— TEXTE SOURCE —
_ _ _ _
Au côté des portraits d’arbres et de fleurs brossés par Bordas et Geo Yul Jang, se dressent trois panneaux de grands formats de Dominique Funes. Ce sont trois vues poétiques de la voie lactée en plein hiver, prises en légère contre-plongée, de façon à magnifier pareillement les arbres nus qui se tiennent au premier plan et dont les branches s’élèvent, irisés de rouge. À ce triptyque récent dédié à l’infinité du ciel et à ses multiples nuances, s’ajoute un tableau de plus modeste dimension, mais dans lequel on retrouve une même étrangeté « surréaliste » (on pense notamment à Delvaux). Intitulé À ras du sol (2025), l’artiste joue des aplats et des textures (papier, végétaux) au plus près du sol pour y découvrir une faune nocturne et mystérieuse : ici, un lézard se hasarde à cheminer ; là, quelques fourmis circulent au milieu des brindilles et des cailloux. L’artiste se fait ainsi poète, aussi bien contemplateur de l’infiniment grand et de l’infiniment petit.
_ _ _ _
— CONSIGNE 1 —
Répondez aux questions suivantes à partir du texte sur Dominique Funes :
(a) Combien de panneaux de grands formats de Dominique Funes sont exposés ?
(b) Quel est le titre du tableau de plus modeste dimension, et de quelle année date-t-il ?
(c) Quel animal se hasarde à cheminer dans ce tableau ?
— CONSIGNE 2 —
Reformulez sous forme de liste le paragraphe du texte sur Dominique Funes qui commence par « Au côté des portraits », en conservant ses faits principaux.
— CONSIGNE 3 —
Poursuivez le texte sur Dominique Funes à partir de sa dernière phrase.

— DONNÉES —
_ _ _ _
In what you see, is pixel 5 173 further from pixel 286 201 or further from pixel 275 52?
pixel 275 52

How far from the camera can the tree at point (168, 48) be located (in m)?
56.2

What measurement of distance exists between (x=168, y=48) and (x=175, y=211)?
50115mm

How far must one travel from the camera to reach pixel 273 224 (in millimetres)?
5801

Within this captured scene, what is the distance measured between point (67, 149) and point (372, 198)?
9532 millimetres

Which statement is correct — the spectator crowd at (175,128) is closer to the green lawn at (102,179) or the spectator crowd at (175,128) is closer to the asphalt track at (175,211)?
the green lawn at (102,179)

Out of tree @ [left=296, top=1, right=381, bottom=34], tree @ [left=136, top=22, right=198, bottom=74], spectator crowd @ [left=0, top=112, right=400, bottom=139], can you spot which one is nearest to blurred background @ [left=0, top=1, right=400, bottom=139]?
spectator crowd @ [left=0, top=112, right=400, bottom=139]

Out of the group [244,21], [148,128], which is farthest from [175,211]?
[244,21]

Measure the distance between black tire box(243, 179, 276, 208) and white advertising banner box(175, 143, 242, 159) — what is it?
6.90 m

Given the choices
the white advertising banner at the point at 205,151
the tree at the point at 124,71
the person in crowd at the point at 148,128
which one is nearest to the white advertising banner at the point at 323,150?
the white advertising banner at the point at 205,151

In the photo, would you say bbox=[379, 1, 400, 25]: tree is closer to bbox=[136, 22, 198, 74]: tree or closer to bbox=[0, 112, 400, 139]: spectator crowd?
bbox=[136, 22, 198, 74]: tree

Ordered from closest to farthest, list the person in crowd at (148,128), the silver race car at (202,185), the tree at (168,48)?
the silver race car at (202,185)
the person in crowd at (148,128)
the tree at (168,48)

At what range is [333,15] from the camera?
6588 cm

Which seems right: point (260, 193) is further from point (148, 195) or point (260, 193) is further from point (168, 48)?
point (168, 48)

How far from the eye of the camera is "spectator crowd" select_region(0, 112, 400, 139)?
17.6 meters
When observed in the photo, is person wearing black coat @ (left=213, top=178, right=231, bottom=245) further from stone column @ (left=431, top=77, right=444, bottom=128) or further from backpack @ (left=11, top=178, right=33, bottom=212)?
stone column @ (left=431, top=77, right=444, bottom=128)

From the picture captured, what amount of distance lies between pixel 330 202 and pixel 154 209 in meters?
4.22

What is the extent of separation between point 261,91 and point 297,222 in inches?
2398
_ _ _ _
— RÉPONSE ATTENDUE 1 —
(a) Trois panneaux.
(b) À ras du sol, de 2025.
(c) Un lézard.

— RÉPONSE ATTENDUE 2 —
- Les œuvres de Dominique Funes côtoient les portraits d'arbres et de fleurs de Bordas et de Geo Yul Jang.
- Un triptyque récent de trois panneaux de grands formats montre la voie lactée en plein hiver. Les vues sont prises en légère contre-plongée, avec au premier plan des arbres nus aux branches irisées de rouge.
- Un tableau plus petit, À ras du sol (2025), présente la même étrangeté « surréaliste », qui fait penser à Delvaux.
- Ce tableau joue des aplats et des textures (papier, végétaux) pour révéler une faune nocturne au ras du sol : un lézard, et des fourmis parmi les brindilles et les cailloux.
- L'artiste s'y montre poète, contemplateur de l'infiniment grand comme de l'infiniment petit.

— RÉPONSE ATTENDUE 3 —
L’exposition fait enfin la part belle à une jeune artiste italienne. Originaire de Vincenza, Silvia Giordani est diplômée de l’Académie des Beaux-Arts de Venise et réalise principalement des paysages à l’acrylique. Des paysages dépourvus de toute présence humaine, à l’atmosphère lunaire et silencieuse, manifestement sous influence littéraire, nourris de romans dystopiques et de science-fiction. La frontière entre le réel et l’imaginaire devient ainsi poreuse : le spectateur est invité à prendre place au sein d’un environnement étrange, indéfini, incertain. Ainsi de ses Castels (2025), dont les parois stratifiées oscillent entre le minéral et le végétal ; ses Sleeping Forests (2025) ressemblent, quant à eux, à des coraux ou à des stalactites. Ses deux autres toiles enchantent par leur emploi incongru de la couleur et des textures : un océan de velours jalonné de stèles roses (Sailing the Velvet Seas, 2025) ou encore ce bosquet majestueux qui se décline dans les tons sourds et profonds de l’indigo (Indigo Grove, 2024).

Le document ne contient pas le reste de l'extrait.